** begin INFORMATION PROVIDED **

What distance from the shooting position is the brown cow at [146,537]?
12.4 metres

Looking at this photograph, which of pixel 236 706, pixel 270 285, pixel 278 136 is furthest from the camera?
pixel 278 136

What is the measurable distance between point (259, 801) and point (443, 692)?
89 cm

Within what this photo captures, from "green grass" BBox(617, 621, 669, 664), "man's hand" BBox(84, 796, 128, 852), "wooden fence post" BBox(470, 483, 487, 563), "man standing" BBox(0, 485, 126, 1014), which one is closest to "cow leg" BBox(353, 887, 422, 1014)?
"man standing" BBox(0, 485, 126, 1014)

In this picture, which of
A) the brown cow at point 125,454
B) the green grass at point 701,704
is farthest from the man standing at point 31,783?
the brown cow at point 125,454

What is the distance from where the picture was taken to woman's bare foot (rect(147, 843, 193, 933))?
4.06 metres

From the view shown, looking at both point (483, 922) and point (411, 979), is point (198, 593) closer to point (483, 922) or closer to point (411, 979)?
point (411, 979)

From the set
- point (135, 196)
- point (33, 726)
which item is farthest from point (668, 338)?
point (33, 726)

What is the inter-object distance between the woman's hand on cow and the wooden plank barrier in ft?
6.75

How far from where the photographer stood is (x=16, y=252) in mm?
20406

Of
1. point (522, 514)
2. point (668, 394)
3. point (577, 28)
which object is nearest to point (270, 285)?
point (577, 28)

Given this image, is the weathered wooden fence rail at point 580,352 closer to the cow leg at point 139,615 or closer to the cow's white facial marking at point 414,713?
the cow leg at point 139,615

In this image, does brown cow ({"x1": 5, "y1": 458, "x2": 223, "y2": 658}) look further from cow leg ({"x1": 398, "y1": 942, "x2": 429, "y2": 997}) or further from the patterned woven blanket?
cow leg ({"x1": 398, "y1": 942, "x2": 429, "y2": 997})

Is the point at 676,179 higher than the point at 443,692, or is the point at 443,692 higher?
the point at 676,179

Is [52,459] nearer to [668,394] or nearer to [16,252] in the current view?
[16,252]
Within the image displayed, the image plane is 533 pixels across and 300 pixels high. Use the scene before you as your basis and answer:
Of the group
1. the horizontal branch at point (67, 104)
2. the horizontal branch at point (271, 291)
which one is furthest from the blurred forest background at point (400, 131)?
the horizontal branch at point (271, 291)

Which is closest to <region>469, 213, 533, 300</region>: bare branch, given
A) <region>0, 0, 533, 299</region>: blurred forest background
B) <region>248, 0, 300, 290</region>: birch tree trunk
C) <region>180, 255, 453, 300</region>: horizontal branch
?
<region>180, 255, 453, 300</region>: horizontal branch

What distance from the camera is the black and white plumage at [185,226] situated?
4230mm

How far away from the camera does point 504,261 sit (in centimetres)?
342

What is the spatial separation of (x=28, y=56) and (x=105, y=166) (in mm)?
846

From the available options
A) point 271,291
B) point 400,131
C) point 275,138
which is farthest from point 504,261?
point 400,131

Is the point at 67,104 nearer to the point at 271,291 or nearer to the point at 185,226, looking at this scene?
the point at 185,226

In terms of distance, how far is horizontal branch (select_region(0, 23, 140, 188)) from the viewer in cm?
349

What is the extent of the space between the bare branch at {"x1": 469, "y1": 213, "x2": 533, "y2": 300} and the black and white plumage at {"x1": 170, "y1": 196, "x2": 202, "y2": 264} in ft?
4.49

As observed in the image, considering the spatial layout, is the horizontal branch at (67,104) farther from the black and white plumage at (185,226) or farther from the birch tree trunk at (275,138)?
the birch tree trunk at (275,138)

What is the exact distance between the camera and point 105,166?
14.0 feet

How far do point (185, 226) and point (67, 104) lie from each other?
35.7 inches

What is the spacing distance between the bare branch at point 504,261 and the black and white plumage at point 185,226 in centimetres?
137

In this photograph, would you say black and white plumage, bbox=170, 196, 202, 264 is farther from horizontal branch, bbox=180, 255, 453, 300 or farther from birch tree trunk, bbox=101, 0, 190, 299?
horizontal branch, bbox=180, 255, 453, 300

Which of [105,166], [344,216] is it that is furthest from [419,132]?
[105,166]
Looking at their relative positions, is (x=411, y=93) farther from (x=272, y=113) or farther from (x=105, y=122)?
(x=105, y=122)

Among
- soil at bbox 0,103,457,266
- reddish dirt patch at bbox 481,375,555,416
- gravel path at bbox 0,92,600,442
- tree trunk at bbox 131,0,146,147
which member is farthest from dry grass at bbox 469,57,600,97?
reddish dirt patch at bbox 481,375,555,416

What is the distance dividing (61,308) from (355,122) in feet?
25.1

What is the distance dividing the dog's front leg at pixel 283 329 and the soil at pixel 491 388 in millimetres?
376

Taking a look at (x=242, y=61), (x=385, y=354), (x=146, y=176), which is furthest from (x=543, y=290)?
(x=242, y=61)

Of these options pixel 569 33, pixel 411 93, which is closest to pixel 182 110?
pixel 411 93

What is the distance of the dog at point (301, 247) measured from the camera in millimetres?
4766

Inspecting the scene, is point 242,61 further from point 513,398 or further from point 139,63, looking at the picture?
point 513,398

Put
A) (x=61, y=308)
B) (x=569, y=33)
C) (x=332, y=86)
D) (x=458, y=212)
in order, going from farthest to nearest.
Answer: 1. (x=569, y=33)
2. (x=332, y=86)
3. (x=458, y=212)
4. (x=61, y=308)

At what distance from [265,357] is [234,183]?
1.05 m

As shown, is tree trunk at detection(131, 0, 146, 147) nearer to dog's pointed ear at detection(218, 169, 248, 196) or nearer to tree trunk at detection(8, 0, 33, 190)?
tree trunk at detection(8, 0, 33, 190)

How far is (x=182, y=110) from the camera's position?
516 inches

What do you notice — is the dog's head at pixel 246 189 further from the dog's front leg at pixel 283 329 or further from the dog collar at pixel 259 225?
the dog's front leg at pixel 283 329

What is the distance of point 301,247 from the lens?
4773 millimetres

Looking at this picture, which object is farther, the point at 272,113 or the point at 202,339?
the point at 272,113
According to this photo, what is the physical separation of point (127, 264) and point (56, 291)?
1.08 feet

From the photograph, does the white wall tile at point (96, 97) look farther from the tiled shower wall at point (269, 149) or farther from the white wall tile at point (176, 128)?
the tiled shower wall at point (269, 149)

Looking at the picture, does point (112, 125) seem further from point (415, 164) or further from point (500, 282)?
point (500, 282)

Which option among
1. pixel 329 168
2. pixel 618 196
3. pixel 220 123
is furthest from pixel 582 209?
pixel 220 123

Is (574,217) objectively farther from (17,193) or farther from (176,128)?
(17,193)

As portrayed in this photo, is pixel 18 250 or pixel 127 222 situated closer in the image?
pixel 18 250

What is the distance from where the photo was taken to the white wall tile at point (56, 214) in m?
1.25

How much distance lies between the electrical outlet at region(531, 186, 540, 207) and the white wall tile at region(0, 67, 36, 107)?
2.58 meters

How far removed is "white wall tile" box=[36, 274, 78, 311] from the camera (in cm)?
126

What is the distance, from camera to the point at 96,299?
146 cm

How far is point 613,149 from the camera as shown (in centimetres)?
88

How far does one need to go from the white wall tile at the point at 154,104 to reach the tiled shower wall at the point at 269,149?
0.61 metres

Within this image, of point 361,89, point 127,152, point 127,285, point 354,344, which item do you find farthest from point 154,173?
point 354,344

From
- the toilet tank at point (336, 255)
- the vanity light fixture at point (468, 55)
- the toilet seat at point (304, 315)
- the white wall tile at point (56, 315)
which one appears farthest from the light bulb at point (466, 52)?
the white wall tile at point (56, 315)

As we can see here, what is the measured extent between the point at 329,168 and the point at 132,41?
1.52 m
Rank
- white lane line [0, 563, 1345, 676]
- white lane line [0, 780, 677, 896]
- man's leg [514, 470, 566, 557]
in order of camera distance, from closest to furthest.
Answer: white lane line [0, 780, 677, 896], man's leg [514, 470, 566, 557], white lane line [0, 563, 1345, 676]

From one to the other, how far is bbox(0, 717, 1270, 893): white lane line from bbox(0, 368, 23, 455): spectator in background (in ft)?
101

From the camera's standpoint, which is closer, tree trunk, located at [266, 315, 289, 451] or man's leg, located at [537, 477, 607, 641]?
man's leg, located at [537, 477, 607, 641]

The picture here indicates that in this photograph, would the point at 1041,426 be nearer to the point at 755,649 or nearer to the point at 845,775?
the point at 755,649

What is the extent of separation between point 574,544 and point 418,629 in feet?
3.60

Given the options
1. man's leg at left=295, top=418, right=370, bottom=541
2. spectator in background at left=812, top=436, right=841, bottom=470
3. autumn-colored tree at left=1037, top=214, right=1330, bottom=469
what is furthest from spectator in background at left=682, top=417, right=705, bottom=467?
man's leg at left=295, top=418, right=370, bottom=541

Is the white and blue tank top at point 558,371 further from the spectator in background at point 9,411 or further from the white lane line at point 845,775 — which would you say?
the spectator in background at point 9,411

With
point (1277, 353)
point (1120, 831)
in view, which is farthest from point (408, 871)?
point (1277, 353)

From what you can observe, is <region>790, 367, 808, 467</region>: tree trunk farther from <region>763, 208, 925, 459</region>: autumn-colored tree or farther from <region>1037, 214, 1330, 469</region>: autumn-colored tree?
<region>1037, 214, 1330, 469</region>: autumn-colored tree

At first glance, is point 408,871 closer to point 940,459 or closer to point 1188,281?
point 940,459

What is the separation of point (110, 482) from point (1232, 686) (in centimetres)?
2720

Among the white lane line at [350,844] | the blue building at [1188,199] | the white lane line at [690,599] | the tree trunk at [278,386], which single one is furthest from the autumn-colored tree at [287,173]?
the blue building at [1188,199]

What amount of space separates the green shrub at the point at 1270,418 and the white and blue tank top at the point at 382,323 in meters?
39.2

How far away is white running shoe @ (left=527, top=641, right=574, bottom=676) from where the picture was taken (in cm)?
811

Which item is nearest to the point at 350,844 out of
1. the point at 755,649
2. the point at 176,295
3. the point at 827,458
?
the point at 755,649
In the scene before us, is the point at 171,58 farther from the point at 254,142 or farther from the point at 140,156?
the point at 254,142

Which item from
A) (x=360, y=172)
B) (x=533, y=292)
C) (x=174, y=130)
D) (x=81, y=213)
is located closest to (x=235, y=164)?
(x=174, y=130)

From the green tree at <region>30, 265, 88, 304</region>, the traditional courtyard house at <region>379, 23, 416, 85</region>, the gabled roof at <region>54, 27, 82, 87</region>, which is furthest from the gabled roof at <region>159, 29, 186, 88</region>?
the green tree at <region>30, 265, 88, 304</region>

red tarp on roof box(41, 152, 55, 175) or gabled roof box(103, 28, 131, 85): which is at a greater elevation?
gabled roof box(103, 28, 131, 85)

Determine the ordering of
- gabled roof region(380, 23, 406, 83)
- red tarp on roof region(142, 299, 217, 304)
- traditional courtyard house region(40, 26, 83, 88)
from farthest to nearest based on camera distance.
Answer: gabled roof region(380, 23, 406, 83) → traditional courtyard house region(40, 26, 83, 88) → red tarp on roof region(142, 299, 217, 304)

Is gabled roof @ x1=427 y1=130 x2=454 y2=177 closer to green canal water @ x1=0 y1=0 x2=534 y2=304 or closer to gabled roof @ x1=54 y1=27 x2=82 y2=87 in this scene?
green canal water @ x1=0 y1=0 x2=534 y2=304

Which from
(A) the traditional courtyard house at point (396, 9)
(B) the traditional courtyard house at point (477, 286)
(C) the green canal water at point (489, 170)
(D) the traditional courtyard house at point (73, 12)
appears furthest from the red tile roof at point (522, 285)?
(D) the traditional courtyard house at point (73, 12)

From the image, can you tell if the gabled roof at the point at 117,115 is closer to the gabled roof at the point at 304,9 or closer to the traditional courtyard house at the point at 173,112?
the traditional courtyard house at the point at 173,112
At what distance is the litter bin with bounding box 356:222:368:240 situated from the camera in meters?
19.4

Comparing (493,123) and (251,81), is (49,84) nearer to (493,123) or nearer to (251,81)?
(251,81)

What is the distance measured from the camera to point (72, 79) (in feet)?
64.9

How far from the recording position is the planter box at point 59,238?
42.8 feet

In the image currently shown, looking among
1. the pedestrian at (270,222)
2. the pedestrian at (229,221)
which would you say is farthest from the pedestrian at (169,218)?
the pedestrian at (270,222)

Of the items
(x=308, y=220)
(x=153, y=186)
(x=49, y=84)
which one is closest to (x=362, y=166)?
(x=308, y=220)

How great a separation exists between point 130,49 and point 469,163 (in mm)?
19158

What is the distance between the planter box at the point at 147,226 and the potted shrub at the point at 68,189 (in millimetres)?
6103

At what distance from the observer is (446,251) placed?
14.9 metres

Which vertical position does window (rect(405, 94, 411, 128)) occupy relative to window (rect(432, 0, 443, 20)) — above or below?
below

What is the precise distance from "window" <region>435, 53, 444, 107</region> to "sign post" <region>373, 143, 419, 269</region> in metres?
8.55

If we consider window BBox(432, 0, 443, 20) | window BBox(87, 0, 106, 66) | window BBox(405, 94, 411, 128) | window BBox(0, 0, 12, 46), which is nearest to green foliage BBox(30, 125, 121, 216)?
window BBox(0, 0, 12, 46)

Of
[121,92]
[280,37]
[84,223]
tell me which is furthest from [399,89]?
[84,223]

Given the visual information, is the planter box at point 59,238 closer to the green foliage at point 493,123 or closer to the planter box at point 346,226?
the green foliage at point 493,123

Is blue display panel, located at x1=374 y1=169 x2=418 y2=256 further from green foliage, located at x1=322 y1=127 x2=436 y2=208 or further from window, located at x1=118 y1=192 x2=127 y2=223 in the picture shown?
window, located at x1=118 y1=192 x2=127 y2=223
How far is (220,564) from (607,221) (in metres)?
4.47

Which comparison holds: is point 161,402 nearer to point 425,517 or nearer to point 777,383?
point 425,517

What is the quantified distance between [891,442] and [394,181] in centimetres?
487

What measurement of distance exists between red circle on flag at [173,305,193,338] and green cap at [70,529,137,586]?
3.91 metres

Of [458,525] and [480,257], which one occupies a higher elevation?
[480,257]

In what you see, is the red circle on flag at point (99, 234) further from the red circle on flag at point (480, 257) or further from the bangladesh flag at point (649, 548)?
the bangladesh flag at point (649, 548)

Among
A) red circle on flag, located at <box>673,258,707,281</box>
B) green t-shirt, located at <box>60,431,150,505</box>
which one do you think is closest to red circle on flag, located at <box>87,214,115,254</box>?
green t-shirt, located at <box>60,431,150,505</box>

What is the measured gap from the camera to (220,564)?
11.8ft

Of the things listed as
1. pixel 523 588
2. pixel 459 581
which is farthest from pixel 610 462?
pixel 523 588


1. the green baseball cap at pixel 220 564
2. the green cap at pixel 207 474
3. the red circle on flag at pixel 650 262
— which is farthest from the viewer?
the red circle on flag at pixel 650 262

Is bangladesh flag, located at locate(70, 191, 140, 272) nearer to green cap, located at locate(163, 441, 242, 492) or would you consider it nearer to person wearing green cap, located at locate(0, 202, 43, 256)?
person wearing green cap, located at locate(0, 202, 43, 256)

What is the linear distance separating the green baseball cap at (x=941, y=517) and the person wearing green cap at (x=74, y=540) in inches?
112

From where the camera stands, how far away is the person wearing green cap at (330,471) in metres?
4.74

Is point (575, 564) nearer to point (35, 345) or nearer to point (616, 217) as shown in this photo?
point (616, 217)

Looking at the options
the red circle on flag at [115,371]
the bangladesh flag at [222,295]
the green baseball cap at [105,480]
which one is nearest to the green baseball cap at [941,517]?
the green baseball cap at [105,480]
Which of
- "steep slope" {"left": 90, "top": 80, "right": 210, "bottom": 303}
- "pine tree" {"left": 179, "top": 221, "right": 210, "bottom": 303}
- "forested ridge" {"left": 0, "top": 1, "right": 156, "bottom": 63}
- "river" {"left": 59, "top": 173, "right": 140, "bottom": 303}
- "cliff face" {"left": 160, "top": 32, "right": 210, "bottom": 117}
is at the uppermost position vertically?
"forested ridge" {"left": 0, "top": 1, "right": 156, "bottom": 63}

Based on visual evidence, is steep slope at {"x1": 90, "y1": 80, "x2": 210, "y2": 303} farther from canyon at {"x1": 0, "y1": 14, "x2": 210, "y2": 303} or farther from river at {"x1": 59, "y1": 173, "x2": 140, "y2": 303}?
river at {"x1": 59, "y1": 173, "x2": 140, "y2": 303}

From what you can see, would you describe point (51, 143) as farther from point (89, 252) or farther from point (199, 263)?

** end INFORMATION PROVIDED **

> **TASK PROMPT**:
Repeat word for word the lines running from the line containing "Based on visual" to the end of the entries above, inclusive.

> **EXERCISE RESULT**:
Based on visual evidence, is steep slope at {"x1": 90, "y1": 80, "x2": 210, "y2": 303} farther from canyon at {"x1": 0, "y1": 14, "x2": 210, "y2": 303} or farther from river at {"x1": 59, "y1": 173, "x2": 140, "y2": 303}?
river at {"x1": 59, "y1": 173, "x2": 140, "y2": 303}

From what you can see, would you describe point (51, 143) as farther from point (89, 252) or farther from point (199, 263)?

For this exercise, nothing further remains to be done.